本文对阳离子效应在调控电化学还原反应活性和产物选择性的反应机理、表征手段、计算方法以及应用范围进行讨论, 并对该领域面临的挑战和未来发展进行了展望. 首先, 详细概括了阳离子效应在电化学还原反应过程中的机理, 包括促进反应物的吸附/稳定反应中间体、局部电场和界面pH的调控以及对氢析出对反应的影响. 其次, 全面总结了阳离子效应在电化学还原反应中的应用, 包括电催化二氧化碳还原反应、电催化氮气/硝酸根还原反应、电催化有机化合物还原反应以及氧还原反应. 通过上述反应展示了阳离子效应如何通过调节电催化反应的局部环境和反应路径, 有效地提升了电催化还原反应的活性和产物选择性, 进一步证明了在电催化还原领域深入研究和应用阳离子效应的重要性和潜力. 随后介绍了一系列针对阳离子效应研究的原位和非原位表征手段以及理论计算模拟的方法. 最后, 概述了阳离子效应在电催化反应中所面临的挑战, 并对未来的研究方向进行了展望, 主要挑战包括: (1) 在阳离子反应机理方面, 可以利用先进的技术手段更准确地揭示界面电场效应; (2) 在表征技术方面, 开发新的技术手段以识别特定反应/阳离子系统在操作条件下的主要机制; (3) 催化剂稳定性方面, 应开发新的方法和策略来优化电催化剂; (4) 催化剂设计策略方面, 应深入探索和发展先进的修饰策略(如非晶态单原子或双原子研究、范德华异质结、微环境调节、自旋态调节以及非晶态二维层状材料耦合等); (5) 开发阳离子效应在其他催化领域中的应用; (6) 发展阳离子效应在电催化氧化反应中的研究; (7) 深入研究电催化剂体相结构因阳离子插入而发生的动态变化.

综上所述, 本文深入系统地总结了阳离子效应对电催化还原反应的机理和应用, 并对该领域目前存在的挑战和未来的研究方向进行了展望, 以期为阳离子效应的应用提供基础认知和设计参考, 进而推动阳离子效应的快速发展.

关键词: 电催化, 还原反应, 阳离子效应, 机理, 应用

Abstract:

Electrocatalytic reduction reactions, powered by clean energy sources such as solar energy and wind, offer a sustainable method for converting inexpensive feedstocks (e.g., CO₂, N₂/NO_x, organics, and O₂) into high-value-added chemicals or fuels.
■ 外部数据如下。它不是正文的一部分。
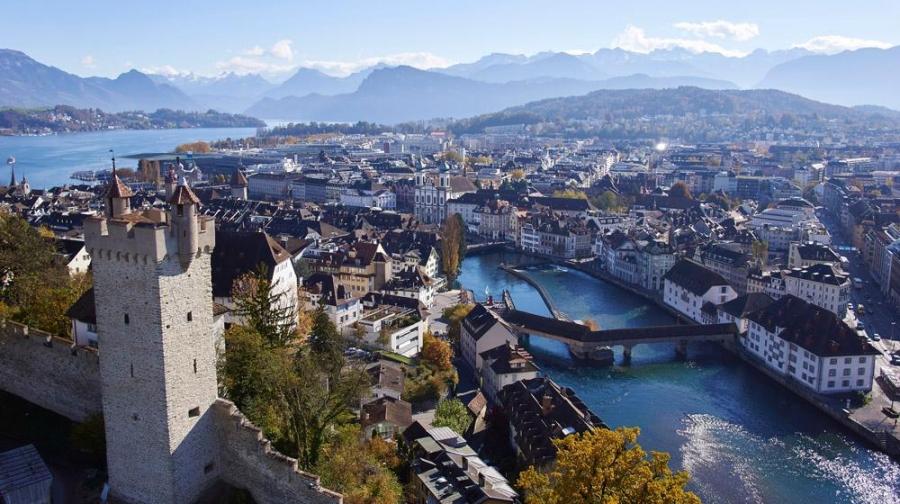 Lucerna es la puerta de entrada al centro de Suiza y un desvío perfecto para los viajeros que deseen atravesar el país en varios días. Vista desde las murallas (Museggmauer). Foto: Turismo de Lucerna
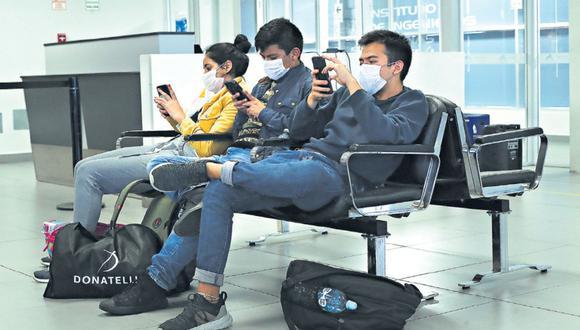 En las salas de embarque, los pasajeros utilizan mascarillas mientras esperan la salida de sus vuelos. (Rolly Reyna / GEC)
The design and modification of electrocatalysts have been widely implemented to improve their performance in these reactions. However, bottlenecks are encountered, making it challenging to further improve performance through catalyst development alone. Recently, cations in the electrolyte have emerged as critical factors for tuning both the activity and product selectivity of reduction reactions. This review summarizes recent advances in understanding the role of cation effects in electrocatalytic reduction reactions. First, we introduce the mechanisms underlying cation effects. We then provide a comprehensive overview of their application in electroreduction reactions. Characterization techniques and theoretical calculation methods for studying cation effects are also discussed. Finally, we address remaining challenges and future perspectives in this field. We hope that this review offers fundamental insights and design guidance for utilizing cation effects, thereby advancing their development.

Key words: Electrocatalysis, Reduction reaction, Cation effect, Mechanism, Application

任清汇, 徐亮, 吕梦雨, 张秩远, 栗振华, 邵明飞, 段雪. 电催化还原反应中的阳离子效应:最新进展[J]. 催化学报, 2024, 63: 16-32.

Qinghui Ren, Liang Xu, Mengyu Lv, Zhiyuan Zhang, Zhenhua Li, Mingfei Shao, Xue Duan. Cation effects in electrocatalytic reduction reactions: Recent advances[J]. Chinese Journal of Catalysis, 2024, 63: 16-32.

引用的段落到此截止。